Con ocasión de la presentación del trabajo de Muotri, el neurocientífico Christof Koch, del Allen Institute for Brain Science, alertó en Nature: “Cuanto más se acerquen al bebé prematuro, más deberían preocuparse”. Expertos en bioética como Julian Koplin y Julian Savulescu, de la Universidad de Melbourne, escribían que estas investigaciones están moralmente justificadas por los beneficios médicos que pueden aportar, pero que existe un terreno ético no cubierto por la regulación actual sobre células madre. Según los dos expertos, la posibilidad de consciencia no equipararía un organoide con un ser humano, pero sí con animales que pueden sufrir y sentir dolor.

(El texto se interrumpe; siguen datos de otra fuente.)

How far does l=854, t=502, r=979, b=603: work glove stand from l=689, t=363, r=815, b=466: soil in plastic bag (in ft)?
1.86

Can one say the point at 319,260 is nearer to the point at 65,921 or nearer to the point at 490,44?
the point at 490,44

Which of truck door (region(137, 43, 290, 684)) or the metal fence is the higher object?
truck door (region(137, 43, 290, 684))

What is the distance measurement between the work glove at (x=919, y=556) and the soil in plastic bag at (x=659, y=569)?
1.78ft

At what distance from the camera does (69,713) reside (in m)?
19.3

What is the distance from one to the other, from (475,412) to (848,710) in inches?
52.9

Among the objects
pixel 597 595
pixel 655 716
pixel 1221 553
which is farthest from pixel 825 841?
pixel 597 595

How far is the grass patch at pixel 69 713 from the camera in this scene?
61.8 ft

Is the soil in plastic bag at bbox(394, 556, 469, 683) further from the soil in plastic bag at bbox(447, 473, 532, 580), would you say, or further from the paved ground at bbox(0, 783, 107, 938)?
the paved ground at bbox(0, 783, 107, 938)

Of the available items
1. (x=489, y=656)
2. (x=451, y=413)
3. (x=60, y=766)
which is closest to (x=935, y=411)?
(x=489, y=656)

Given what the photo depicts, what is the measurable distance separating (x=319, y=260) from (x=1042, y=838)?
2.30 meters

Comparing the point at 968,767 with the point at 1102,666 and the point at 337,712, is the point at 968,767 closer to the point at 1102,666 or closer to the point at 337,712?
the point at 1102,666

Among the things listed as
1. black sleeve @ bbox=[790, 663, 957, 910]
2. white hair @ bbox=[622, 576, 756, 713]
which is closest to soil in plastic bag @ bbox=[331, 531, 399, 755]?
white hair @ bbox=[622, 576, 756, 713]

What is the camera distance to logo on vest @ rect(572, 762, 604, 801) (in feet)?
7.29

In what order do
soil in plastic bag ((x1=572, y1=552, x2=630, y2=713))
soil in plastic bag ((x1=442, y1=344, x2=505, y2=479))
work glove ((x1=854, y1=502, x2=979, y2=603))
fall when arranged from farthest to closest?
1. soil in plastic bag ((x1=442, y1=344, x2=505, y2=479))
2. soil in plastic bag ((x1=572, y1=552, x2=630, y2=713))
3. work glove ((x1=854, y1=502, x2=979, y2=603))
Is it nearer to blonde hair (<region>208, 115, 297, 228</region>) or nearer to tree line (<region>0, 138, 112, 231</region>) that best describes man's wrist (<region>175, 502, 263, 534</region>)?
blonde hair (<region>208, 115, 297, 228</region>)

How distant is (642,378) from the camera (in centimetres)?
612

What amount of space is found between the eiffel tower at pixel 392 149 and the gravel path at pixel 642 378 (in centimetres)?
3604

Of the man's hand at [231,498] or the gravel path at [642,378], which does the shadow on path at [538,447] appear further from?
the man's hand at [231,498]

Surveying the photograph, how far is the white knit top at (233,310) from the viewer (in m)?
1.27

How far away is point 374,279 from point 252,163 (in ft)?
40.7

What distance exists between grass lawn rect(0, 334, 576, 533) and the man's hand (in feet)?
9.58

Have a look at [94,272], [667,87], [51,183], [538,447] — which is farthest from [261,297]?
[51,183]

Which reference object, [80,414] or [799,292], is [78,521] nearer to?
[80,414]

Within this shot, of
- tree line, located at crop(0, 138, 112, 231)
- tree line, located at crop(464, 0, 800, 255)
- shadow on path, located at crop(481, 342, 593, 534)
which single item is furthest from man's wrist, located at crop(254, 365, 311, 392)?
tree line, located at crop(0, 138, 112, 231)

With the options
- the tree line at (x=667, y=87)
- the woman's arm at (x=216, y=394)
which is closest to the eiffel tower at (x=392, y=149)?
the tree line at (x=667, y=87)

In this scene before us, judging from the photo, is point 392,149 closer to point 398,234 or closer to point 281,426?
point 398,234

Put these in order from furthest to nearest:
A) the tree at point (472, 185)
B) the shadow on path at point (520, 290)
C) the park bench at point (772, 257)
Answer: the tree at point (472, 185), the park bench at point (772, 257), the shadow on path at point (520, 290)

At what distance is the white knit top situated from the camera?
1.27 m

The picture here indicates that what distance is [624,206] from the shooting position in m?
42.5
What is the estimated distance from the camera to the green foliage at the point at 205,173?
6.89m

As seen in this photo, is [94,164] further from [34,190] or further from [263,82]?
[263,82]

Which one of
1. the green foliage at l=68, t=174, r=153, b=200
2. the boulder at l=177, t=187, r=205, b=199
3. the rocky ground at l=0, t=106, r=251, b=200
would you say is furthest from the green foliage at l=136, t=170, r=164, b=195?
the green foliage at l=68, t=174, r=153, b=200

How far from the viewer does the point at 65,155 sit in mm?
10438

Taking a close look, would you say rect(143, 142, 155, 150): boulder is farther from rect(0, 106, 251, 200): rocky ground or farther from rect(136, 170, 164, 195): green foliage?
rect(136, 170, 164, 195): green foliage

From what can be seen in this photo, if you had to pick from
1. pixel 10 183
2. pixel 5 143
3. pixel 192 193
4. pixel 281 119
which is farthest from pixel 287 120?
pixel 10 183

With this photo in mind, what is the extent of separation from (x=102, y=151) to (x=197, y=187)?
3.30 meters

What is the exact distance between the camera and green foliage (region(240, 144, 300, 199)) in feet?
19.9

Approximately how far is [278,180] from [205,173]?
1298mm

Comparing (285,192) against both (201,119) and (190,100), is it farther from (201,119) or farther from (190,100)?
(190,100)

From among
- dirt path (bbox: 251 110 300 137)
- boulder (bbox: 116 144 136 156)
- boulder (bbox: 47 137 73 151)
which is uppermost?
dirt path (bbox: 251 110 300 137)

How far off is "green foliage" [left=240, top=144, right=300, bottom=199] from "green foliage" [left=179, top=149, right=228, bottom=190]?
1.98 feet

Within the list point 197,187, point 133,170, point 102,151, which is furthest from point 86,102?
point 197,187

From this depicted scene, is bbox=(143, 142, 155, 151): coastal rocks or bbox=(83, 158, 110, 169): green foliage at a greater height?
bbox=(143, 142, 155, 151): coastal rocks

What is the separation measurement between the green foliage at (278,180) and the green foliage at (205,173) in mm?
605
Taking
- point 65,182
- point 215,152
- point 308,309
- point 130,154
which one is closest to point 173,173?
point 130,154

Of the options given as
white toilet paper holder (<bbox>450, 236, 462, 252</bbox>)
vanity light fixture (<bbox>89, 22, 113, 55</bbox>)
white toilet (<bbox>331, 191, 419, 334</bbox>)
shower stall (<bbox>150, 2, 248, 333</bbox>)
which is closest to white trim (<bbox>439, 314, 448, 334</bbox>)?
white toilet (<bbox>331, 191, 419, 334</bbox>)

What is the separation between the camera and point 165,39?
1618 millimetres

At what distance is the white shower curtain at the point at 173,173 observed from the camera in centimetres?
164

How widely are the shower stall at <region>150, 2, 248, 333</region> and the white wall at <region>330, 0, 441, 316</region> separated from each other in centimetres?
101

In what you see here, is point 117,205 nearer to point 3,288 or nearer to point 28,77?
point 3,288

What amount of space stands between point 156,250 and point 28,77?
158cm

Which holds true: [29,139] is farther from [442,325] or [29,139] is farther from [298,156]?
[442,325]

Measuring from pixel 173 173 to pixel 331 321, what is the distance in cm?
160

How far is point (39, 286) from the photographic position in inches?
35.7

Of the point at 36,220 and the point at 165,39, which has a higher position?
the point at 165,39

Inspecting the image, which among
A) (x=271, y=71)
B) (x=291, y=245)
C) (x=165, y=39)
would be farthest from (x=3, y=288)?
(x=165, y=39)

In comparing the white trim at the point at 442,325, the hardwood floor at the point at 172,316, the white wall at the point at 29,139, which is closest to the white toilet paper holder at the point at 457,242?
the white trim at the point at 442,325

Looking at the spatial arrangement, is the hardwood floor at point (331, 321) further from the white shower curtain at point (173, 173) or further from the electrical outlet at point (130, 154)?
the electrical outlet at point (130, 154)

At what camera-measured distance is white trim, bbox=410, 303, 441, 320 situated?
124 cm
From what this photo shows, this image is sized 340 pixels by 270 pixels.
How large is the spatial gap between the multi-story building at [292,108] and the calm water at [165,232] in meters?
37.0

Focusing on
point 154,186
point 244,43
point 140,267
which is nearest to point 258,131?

El estatus legal de los organoides
El problema, decía a OpenMind el neurocientífico de la Universidad de Pensilvania Hongjun Song, es que “no tenemos una idea clara de qué es la consciencia”. Koplin y Savalescu sugerían “restringir la investigación con organoides cerebrales que se asemejen a los cerebros de fetos más allá de las 20 semanas de gestación; la estimación más temprana de cuándo se desarrolla la consciencia en los seres humanos”, y que en todo caso se presuma que podría existir consciencia antes de suponer lo contrario.
La urgencia de directrices éticas se intensifica con cada nuevo avance. Song comentaba que los organoides podrían llegar a funcionar como computadoras biológicas a las que “será posible entrenar para realizar tareas sencillas”, y esta predicción comienza a cumplirse: en 2022 Brett Kagan, de la compañía australiana Cortical Labs, conectó organoides cerebrales a un sistema informático y los enseñó a jugar al Pong, un videojuego de tenis de los años 70. Kagan defendía que sus minicerebros son los primeros “sintientes”, ya que “responden a impresiones sensoriales a través de procesos internos adaptativos”. Otros expertos cuestionan esta proclama; pero Hartung, Kagan, Muotri y otros ya han definido una nueva frontera de la biocomputación que aspira a superar a la Inteligencia Artificial: la “inteligencia organoide”.
Por todo ello, voces como la del experto en leyes de la Universidad de Newcastle Joshua Jowitt tantean la posibilidad de que los organoides cerebrales opten al estatus legal de “persona”; lo cual no equivale a “humano”: las empresas son personas jurídicas. Pero investigadores de Japón y Taiwán dirigidos por Tsutomu Sawai, de la Universidad de Hiroshima, van más allá al sugerir que en el futuro podrían merecer la consideración de personas naturales; es decir, humanos. “Este asunto pronto será urgente una vez que la tecnología de organoides cerebrales se haya desarrollado más”, dice Sawaiebro. “Como preparación para ese momento, es esencial examinar los interrogantes que lo acompañan de forma profunda y con anticipación; hemos dado el primer paso en esa dirección”.